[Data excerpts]
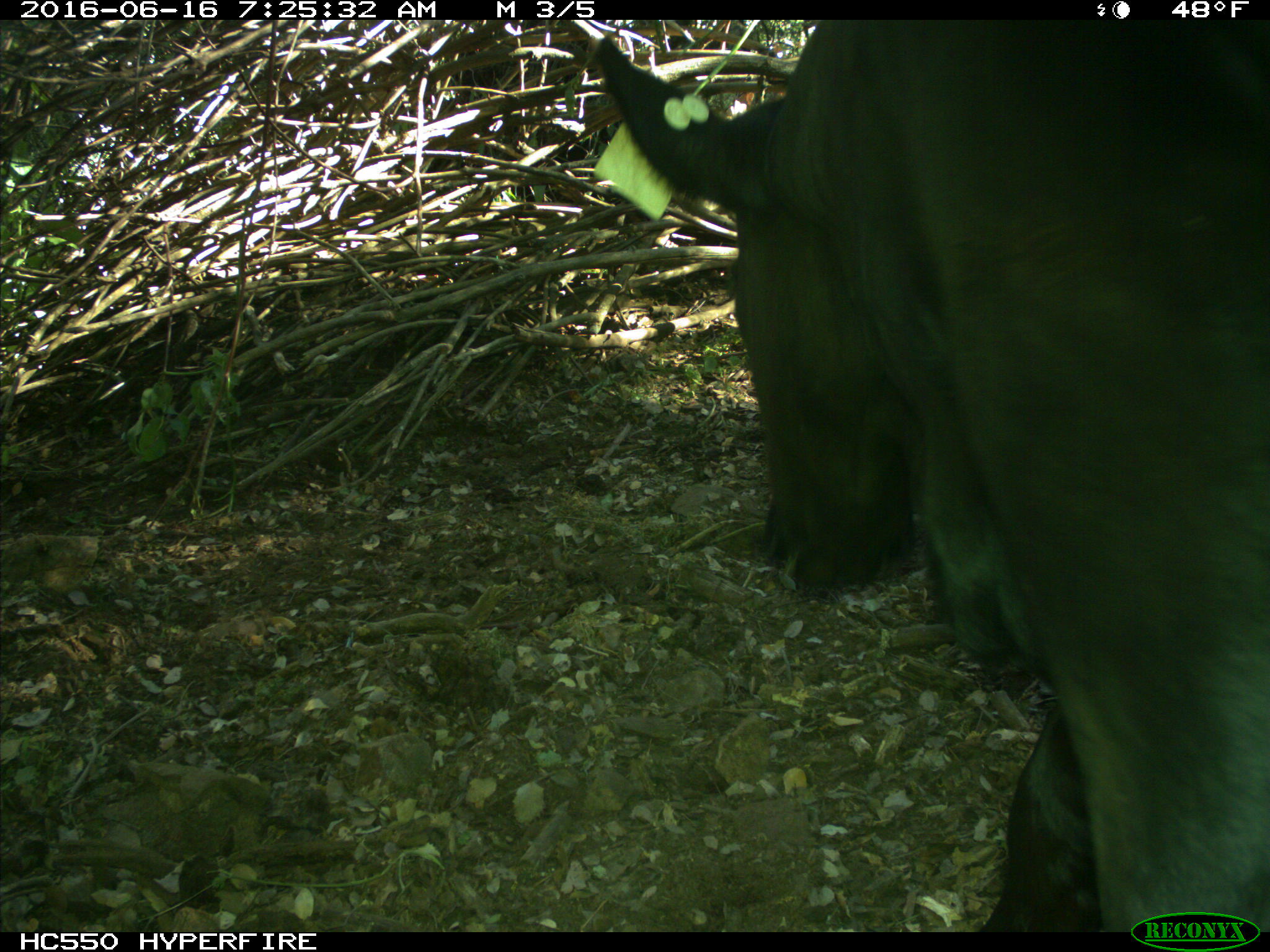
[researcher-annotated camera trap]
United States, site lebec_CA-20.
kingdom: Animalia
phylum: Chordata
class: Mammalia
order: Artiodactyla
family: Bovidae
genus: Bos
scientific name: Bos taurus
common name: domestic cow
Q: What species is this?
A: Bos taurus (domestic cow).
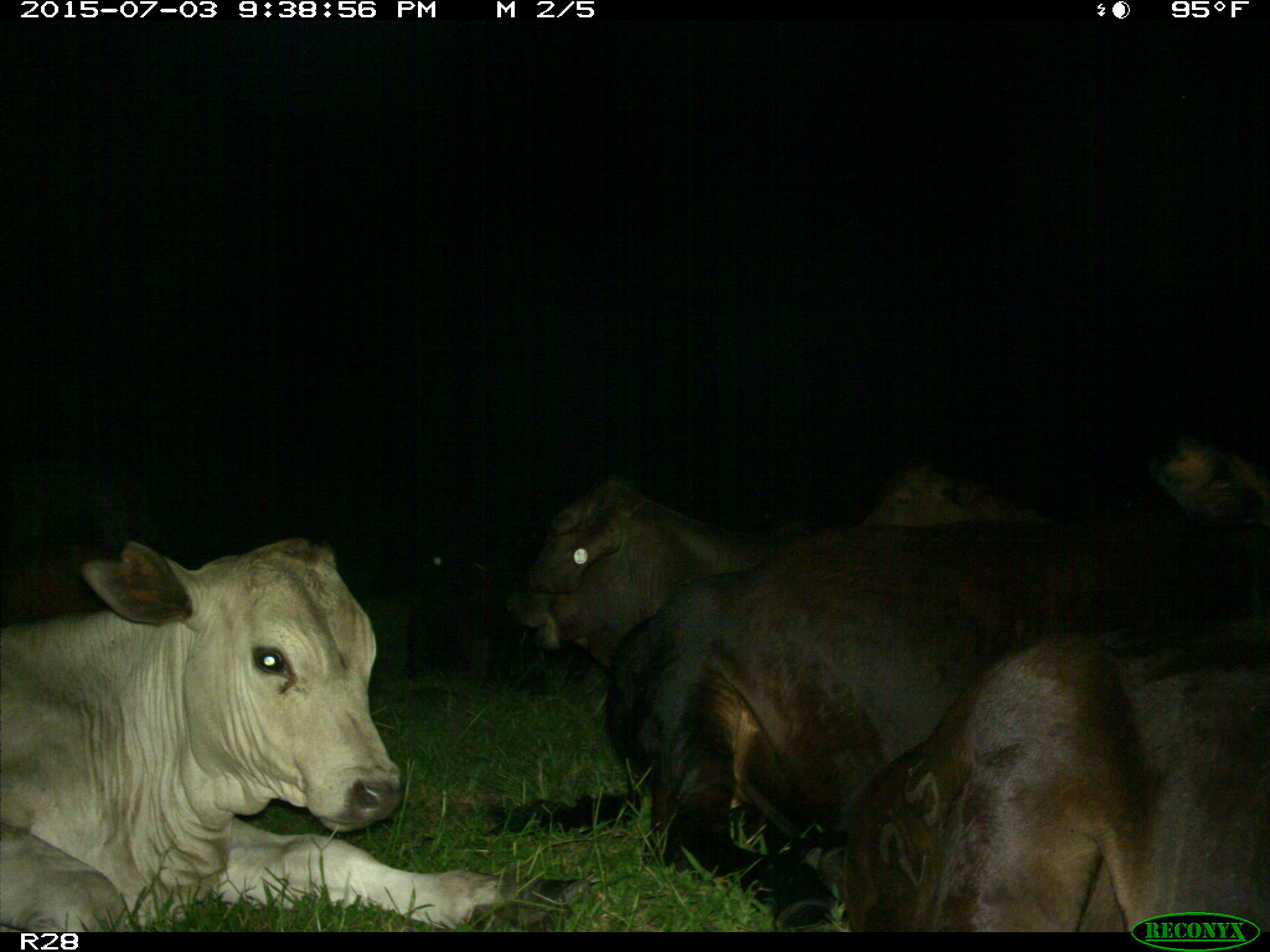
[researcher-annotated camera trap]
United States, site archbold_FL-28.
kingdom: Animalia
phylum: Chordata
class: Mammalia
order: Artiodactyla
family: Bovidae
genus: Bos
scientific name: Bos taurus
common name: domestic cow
---
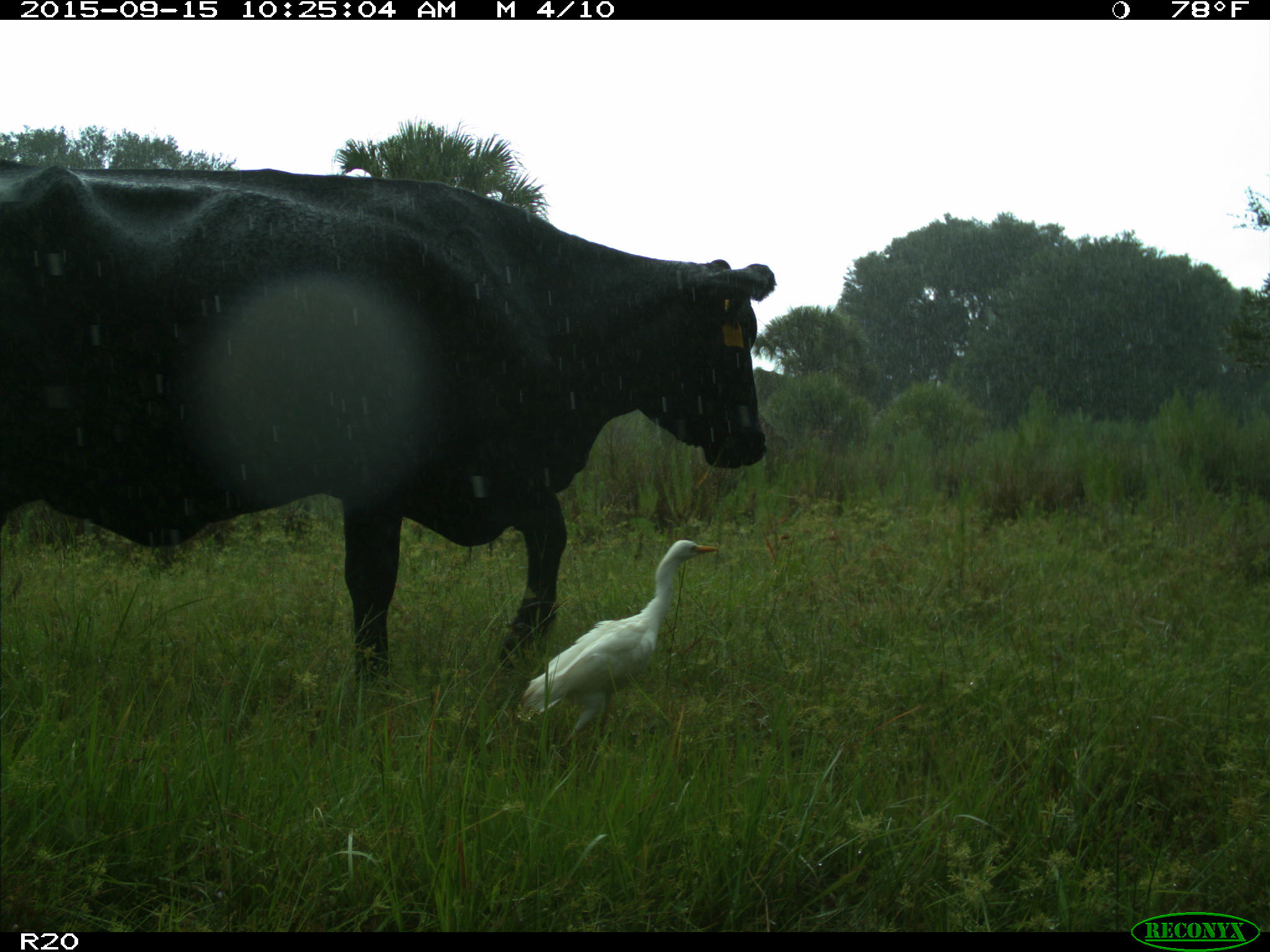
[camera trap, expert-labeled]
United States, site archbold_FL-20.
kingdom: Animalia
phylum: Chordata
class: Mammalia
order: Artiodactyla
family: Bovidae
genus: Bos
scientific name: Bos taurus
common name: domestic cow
...
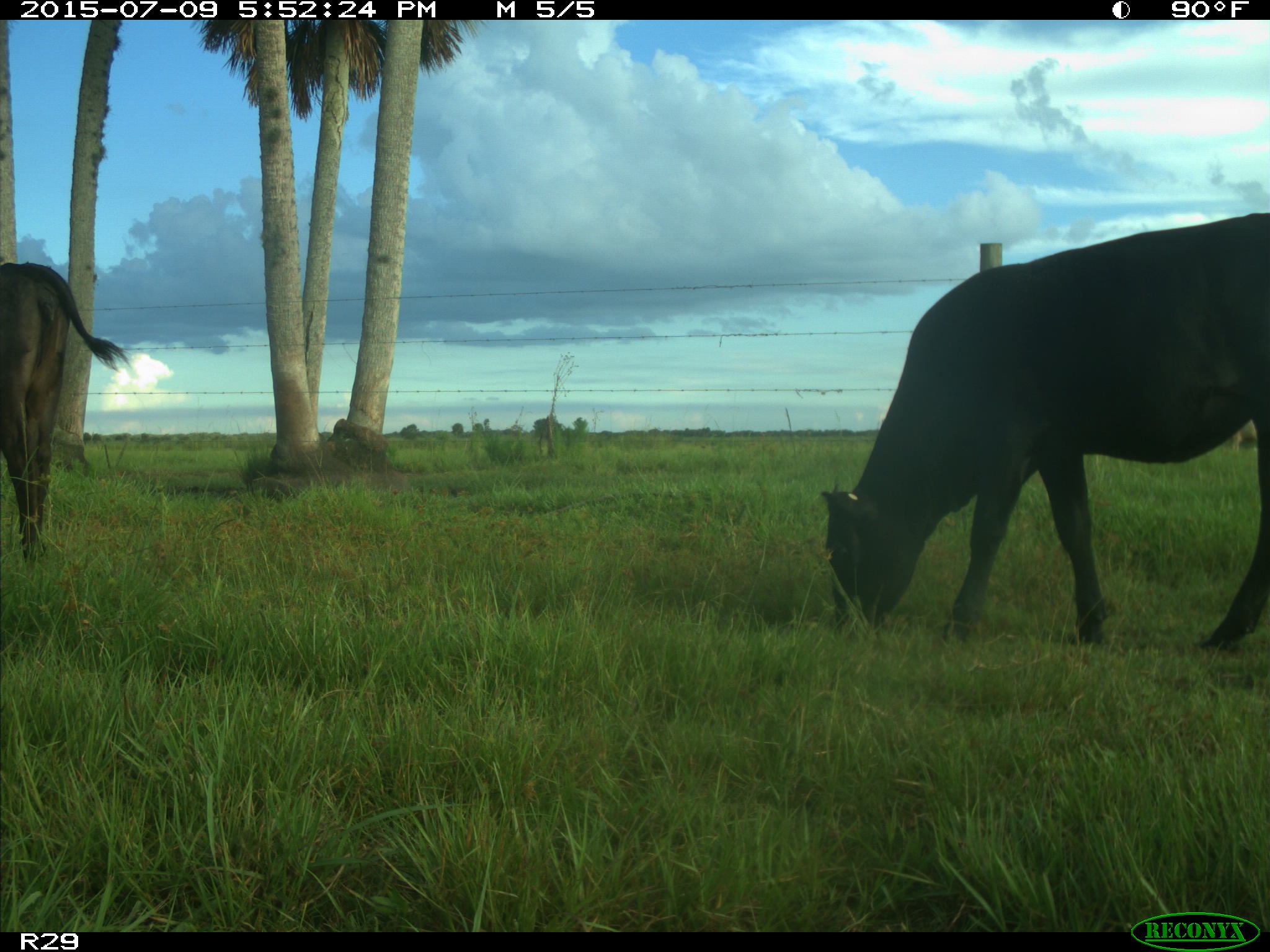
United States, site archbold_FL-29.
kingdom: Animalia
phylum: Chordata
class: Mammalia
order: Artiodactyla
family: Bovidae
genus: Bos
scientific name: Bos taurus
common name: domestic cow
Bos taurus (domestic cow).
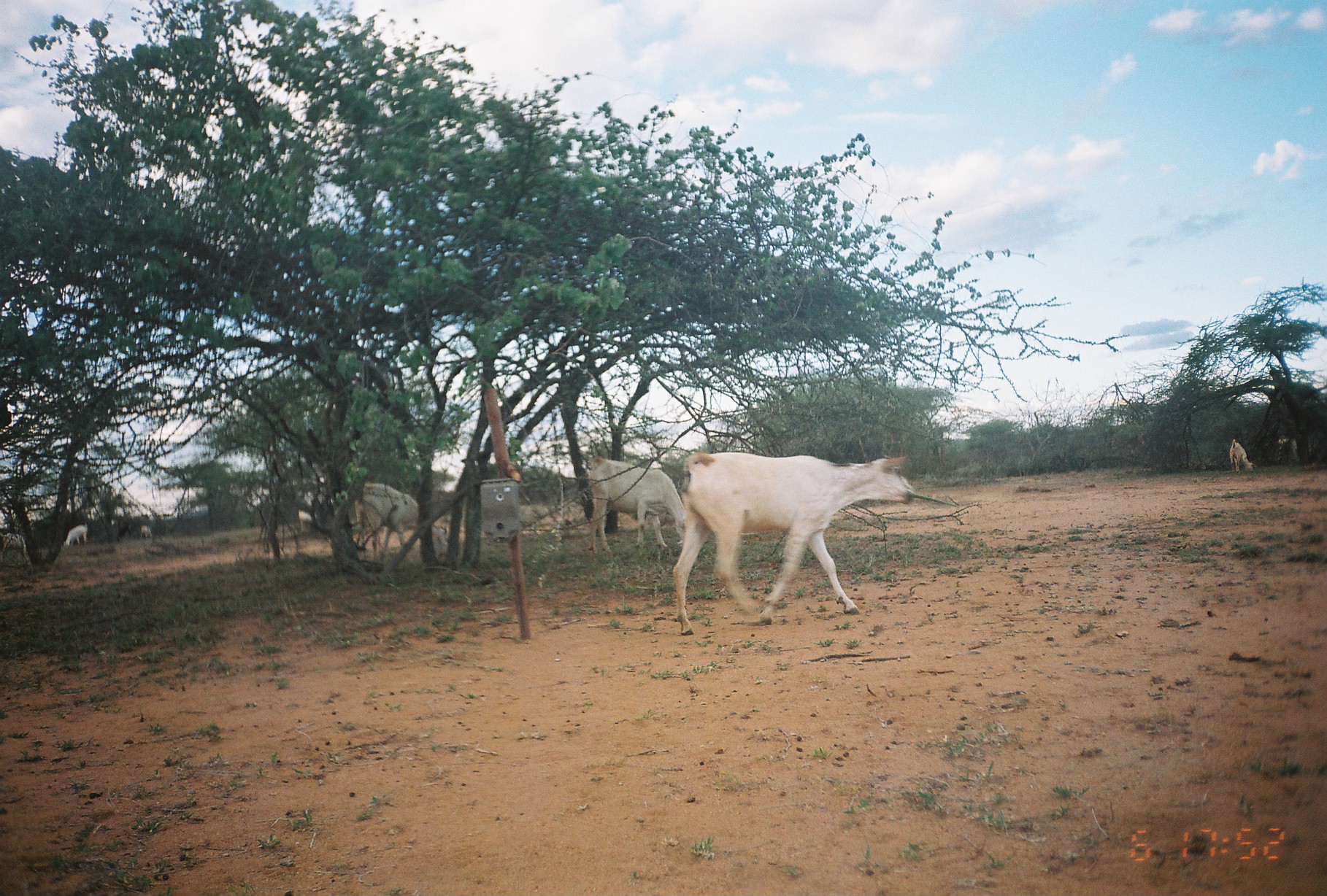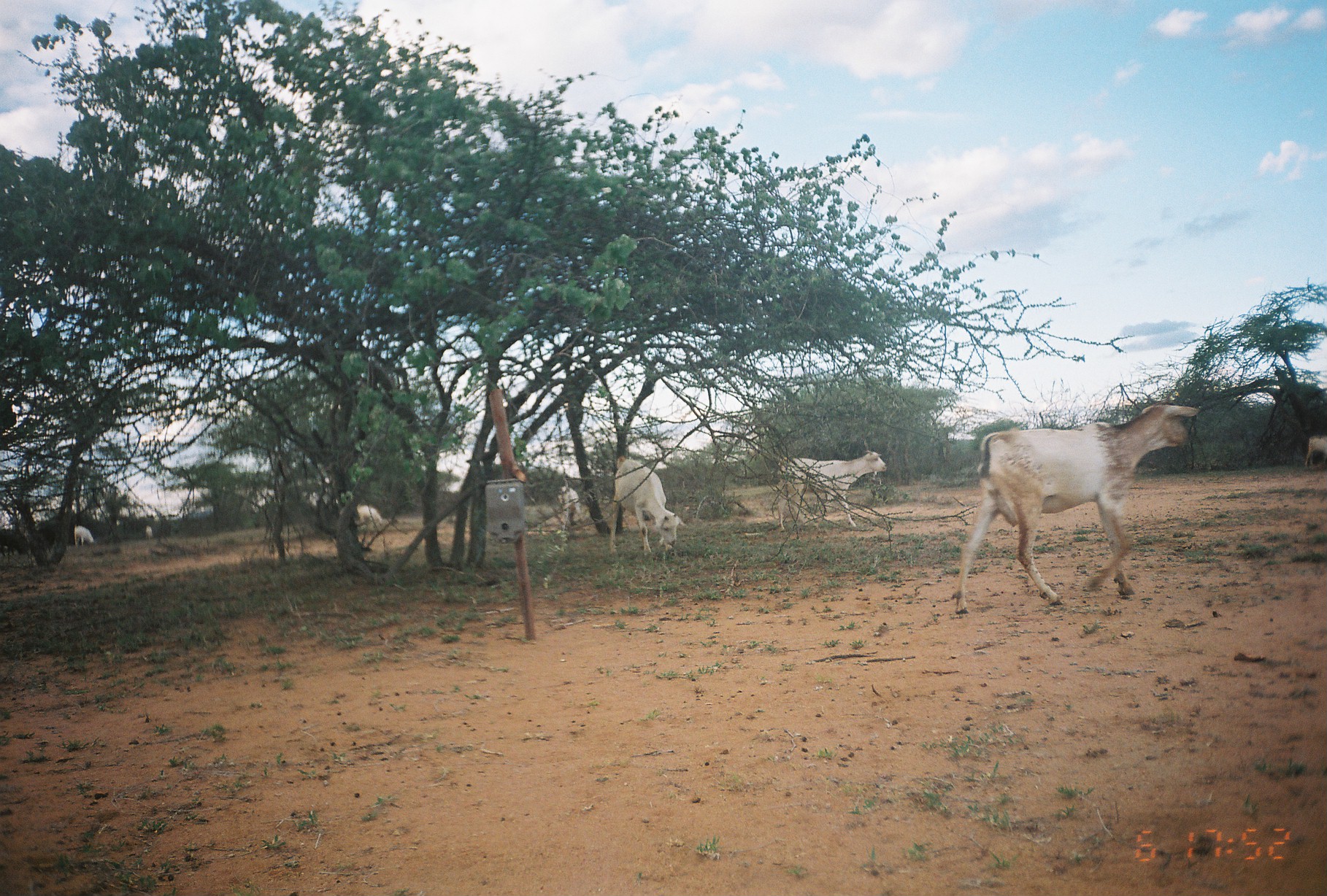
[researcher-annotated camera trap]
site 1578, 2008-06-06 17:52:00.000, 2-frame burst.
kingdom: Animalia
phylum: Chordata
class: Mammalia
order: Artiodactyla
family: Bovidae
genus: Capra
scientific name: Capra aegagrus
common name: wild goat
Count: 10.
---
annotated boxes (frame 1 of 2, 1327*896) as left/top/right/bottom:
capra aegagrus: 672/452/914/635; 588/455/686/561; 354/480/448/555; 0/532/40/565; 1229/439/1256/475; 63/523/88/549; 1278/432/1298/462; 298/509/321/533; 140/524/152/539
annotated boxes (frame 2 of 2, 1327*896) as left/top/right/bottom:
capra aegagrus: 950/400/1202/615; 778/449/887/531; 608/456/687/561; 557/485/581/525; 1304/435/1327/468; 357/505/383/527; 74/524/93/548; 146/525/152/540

- **Work to be completed**
In the records above, find each line that mentions the word "site", and copy it.

- **Output of the exercise**
United States, site lebec_CA-20.
United States, site archbold_FL-28.
United States, site archbold_FL-20.
United States, site archbold_FL-29.
site 1578, 2008-06-06 17:52:00.000, 2-frame burst.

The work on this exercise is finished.